An intense anger and irritation rose in me at his passive acceptance of what he termed fate. If man must struggle against his fellow-men in order to survive in the life-battle, then why not against fate also? He who does not resist must inevitably be crushed. It was at this stage that my great scheme began to formulate in my mind, by which I should defeat fate for the sake of Malory and Ruth; partly, largely, for the sake of their happiness, but partly also, I must admit, for the triumph of taking Malory by the hand and showing him how with the help of a little energy I had overcome the destiny he had been passively prepared to accept as inevitable. I would pit my philosophy against his philosophy, and incidentally bring two muddled lives to a satisfactory conclusion.
I hugged my scheme to myself in the succeeding months as a lunatic hugs an obsession.
III
I was a little disturbed by the thought that even I could not make myself wholly independent of what, for want of a better word, I had to call fate; independent of a certain Providence whose concurrence I daily implored, but on whose nature I deliberately tried to set a more religious complexion than did Malory, who was frankly, in every instinct, a pagan. Wriggle as I might, I could not wriggle away from the fact that as prime essentials to the success of my scheme stood the survival of Malory and the non-survival of Westmacott. If the unknown chose to thwart me in these two particulars, my cherished plan must come to naught, but a conviction, whose very intensity persuaded me of its truth, entered into my spirit that in this respect at all events all would be well.
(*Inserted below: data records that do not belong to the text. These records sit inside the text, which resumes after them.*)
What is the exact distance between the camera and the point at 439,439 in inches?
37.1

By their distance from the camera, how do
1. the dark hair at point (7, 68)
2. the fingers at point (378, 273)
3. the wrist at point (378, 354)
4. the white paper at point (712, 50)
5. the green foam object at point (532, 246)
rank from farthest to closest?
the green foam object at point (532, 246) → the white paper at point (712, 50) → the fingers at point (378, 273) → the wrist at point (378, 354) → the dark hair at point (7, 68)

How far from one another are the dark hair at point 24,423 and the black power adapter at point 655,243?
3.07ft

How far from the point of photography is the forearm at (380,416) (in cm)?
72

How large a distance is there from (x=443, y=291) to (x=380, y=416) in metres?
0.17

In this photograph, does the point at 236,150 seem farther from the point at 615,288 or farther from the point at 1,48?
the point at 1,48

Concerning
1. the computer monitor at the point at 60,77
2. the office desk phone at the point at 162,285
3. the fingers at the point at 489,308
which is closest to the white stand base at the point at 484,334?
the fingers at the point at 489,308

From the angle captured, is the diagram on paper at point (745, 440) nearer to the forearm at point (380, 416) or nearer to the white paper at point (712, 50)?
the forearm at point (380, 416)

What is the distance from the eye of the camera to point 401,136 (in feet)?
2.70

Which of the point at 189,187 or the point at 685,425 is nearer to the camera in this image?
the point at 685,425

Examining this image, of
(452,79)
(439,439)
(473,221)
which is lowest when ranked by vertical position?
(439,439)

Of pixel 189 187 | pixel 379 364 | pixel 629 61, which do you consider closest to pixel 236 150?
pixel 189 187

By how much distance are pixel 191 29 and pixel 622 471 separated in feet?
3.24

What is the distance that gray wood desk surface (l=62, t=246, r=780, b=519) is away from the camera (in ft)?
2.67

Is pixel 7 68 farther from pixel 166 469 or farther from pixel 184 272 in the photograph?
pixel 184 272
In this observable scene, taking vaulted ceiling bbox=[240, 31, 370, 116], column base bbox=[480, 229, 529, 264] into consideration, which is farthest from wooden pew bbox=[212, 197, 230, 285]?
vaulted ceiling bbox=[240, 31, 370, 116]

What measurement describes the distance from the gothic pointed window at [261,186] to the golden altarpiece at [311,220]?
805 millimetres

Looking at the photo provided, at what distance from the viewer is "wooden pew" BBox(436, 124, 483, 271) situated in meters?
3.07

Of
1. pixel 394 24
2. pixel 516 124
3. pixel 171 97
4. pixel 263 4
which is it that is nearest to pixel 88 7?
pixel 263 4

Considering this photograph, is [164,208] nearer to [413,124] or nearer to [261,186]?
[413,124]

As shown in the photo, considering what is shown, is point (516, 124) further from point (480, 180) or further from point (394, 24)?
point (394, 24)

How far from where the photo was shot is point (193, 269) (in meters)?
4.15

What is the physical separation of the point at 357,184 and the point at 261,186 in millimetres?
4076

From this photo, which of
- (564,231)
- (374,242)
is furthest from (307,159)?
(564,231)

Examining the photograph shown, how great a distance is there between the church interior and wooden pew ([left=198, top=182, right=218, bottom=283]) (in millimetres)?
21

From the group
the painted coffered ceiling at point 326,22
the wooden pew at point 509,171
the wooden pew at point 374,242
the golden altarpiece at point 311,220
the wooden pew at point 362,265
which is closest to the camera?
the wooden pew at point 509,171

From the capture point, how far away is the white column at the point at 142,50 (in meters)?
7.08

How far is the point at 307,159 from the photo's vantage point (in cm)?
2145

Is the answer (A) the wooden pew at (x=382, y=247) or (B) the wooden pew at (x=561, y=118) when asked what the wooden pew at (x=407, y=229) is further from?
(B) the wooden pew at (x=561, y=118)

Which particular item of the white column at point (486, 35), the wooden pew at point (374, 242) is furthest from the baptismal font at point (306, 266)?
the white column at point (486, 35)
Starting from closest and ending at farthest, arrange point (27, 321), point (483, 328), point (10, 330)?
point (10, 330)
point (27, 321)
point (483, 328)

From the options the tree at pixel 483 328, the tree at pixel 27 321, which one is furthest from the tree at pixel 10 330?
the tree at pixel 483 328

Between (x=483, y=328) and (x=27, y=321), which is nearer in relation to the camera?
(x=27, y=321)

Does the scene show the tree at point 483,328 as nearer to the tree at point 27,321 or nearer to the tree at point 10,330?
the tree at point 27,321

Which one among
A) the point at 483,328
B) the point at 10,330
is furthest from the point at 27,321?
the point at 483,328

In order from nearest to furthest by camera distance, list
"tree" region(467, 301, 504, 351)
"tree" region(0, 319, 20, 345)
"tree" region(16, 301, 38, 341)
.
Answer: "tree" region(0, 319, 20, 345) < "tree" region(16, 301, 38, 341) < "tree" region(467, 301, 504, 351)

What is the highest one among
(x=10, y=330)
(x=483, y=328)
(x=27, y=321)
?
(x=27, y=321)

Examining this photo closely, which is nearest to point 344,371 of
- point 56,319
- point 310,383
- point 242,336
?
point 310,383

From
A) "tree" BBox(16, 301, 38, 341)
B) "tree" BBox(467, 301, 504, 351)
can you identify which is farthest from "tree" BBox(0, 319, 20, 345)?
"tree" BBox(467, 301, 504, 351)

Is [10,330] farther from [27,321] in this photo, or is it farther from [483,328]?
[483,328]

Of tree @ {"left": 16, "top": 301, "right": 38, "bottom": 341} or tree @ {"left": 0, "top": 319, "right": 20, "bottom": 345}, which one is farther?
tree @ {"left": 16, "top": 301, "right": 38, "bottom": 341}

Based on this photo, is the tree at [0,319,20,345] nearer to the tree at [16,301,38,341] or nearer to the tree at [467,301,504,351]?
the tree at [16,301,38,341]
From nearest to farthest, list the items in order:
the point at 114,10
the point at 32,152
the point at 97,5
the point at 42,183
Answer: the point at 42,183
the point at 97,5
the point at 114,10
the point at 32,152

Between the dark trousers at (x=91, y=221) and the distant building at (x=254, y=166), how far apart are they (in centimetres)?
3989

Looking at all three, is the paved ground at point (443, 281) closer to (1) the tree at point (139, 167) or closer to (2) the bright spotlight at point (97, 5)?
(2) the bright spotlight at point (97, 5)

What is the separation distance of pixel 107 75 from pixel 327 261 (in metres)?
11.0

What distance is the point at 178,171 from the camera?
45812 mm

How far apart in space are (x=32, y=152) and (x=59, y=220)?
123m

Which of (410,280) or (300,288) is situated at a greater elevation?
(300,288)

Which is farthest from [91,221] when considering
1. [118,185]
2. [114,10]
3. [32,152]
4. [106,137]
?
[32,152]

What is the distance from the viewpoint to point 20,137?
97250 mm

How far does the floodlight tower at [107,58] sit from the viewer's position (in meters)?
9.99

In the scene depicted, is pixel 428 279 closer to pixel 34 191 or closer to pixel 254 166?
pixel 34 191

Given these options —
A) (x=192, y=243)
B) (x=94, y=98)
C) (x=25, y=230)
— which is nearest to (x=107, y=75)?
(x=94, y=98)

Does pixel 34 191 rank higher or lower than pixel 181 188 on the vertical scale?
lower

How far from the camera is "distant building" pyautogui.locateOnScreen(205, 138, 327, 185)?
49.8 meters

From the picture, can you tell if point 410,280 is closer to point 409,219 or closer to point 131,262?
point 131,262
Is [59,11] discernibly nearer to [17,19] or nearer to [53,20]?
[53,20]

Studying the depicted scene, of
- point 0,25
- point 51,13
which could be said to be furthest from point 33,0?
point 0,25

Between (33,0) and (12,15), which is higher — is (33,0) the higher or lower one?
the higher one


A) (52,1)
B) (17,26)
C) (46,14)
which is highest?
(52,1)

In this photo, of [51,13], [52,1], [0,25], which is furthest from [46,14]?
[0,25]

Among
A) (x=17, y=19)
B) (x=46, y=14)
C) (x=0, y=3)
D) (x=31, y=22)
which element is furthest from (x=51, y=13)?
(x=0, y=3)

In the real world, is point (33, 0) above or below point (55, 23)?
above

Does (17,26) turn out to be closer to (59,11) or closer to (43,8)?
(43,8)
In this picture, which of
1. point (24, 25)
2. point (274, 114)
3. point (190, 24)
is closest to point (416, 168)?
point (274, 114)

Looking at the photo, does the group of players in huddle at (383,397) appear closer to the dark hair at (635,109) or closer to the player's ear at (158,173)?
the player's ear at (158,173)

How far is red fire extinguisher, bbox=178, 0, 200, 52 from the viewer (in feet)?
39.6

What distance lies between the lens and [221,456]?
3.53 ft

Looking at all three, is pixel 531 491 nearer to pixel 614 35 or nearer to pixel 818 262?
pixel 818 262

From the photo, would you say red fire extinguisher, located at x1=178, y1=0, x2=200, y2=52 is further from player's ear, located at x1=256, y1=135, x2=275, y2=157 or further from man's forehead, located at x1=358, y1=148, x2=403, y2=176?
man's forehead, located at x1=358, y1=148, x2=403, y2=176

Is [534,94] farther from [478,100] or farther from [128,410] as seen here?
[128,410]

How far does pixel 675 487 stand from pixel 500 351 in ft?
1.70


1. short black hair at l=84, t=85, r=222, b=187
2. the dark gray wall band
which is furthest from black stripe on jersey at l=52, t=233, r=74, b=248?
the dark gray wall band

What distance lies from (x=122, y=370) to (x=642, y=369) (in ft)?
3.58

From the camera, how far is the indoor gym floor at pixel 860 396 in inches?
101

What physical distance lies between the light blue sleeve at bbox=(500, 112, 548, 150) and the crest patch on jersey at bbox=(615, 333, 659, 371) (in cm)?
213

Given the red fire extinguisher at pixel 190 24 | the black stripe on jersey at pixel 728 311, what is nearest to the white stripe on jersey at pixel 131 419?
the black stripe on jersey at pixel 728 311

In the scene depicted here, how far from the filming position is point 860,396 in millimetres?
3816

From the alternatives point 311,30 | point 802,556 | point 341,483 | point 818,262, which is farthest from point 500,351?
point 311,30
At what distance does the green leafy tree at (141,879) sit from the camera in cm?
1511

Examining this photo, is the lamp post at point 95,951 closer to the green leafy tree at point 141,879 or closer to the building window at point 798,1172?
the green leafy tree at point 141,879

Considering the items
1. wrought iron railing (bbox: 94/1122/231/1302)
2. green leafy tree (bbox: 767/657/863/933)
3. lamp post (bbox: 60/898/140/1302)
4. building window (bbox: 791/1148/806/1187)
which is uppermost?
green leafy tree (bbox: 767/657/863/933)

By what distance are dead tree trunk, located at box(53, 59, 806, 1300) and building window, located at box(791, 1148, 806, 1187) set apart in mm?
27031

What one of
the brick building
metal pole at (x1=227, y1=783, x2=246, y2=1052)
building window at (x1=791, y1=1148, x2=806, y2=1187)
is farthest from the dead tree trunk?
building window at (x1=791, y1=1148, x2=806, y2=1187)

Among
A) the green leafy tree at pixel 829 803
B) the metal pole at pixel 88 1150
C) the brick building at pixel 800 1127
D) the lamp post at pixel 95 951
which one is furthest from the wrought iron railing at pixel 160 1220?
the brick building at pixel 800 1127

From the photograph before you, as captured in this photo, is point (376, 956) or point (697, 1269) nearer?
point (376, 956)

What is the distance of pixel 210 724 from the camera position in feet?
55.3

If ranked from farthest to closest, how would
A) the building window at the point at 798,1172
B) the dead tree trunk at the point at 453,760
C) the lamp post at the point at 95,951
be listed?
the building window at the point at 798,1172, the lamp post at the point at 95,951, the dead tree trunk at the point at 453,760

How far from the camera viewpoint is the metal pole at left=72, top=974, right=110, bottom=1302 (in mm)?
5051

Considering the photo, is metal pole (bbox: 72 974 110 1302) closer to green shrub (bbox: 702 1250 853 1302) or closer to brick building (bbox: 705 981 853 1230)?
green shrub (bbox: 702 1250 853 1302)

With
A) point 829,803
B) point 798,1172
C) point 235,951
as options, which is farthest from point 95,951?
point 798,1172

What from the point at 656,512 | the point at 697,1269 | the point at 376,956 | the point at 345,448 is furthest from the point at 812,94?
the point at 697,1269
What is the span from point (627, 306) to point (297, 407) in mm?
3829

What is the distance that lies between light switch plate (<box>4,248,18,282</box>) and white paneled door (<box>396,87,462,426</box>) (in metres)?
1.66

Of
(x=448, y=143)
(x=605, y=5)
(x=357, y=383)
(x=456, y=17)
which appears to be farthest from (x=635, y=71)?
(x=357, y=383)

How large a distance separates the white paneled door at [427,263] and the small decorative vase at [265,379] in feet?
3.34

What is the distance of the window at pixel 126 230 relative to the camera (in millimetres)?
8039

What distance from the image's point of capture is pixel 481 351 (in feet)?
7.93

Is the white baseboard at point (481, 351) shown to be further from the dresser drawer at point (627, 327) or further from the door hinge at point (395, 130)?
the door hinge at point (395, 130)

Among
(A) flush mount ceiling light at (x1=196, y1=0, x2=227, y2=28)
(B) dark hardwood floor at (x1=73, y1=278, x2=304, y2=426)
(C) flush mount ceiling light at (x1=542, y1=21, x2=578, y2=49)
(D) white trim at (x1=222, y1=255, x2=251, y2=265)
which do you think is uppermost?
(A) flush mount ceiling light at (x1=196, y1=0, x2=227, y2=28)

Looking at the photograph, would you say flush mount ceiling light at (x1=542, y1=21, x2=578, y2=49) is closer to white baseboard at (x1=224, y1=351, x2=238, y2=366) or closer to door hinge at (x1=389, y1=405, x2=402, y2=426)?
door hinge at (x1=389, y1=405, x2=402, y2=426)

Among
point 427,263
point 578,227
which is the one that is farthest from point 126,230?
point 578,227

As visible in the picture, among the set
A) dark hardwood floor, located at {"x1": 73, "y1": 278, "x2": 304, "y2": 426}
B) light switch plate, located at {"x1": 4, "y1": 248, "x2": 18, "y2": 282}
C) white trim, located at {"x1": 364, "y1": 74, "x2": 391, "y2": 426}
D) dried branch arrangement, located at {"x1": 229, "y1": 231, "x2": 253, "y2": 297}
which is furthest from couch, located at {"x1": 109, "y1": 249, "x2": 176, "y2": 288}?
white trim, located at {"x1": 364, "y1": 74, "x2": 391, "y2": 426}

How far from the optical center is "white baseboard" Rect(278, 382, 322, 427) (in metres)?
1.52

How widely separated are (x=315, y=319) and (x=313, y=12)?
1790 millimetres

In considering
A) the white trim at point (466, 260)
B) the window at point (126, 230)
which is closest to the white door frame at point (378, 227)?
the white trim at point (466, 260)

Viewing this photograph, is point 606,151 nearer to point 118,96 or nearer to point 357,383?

As the war progressed I fell into one of the inconsistencies of our nature, for as the news of Malory continued good I came gradually to feel that his safety up to this point was growing into a kind of earnest for his safety in the future—a conclusion in itself totally illogical—whereas the equally continued safety of Westmacott, whom I so ardently desired out of the way, distressed me not at all.
Was I presumptuous in thus constituting myself the guardian angel of two lives? I was only a poor wreck, flotsam of the war, cheated of the man’s part I had hoped to play, and nursing my scheme like an old maid cheated of the woman’s part she, on her side, should have played on earth.
I shall not dwell longer than I need upon the days of the war, considering them rather as an incident, a protracted incident, than as a central point in my story, for we have no need or desire to revive artificially the realities we have lived through. I quote, however, Malory on this subject:—
“... Our sons will scarcely be our children, for the war will have fathered them and mothered them both. The children of the war! growing up with the shadow of that great parent in the background of their lives, a progenitor dark as the night, yet radiant as the sun; torn with misery, yet splendid and entire with glory; poor and bereft by ruin, yet rich with gold-mines as the earth; a race of men sprung from loins broad and magnificent. They will stand like the survivors of the Flood when the waters had retreated from the clean-washed world. What will they make of their opportunity? They will not, I trust, hold up a mirror to reflect the familiar daily tragedy, but out of the depths of their own enfranchised hearts will call up a store of little, lovely, sincere, human, and simple things wherewith to make life sweet. They must be as children in a meadow. Let us have done with pretence and gloom. There is no room now in the world for the introspective melancholy of the idler. We hope for a world of active sanity.”
He reverted several times to the men who had been torn from their homes, the men who, but for war, would never have gone beyond the limit of their parish. He compared himself angrily with them, and I perceived that his theory, in embryo at Sampiero, had struck deep roots under the rain of present day realities.
“... I want to shout it aloud: objectivity! objectivity! action, the parent of thought. We had worn thought to a shadow, with hunting him over hill, plain, and valley. We were miners who had exhausted the drift of gold. Thank God, we are daily burying fresh gold for our successors. We were sick with the sugar of introspection; introspection, subtlest of vanities; introspection, the damnable disease. We were old and outworn in spirit. The soil bore weakly crops, and cried out for nourishment. We are giving it blood to drink, and it grows fertile in the drinking.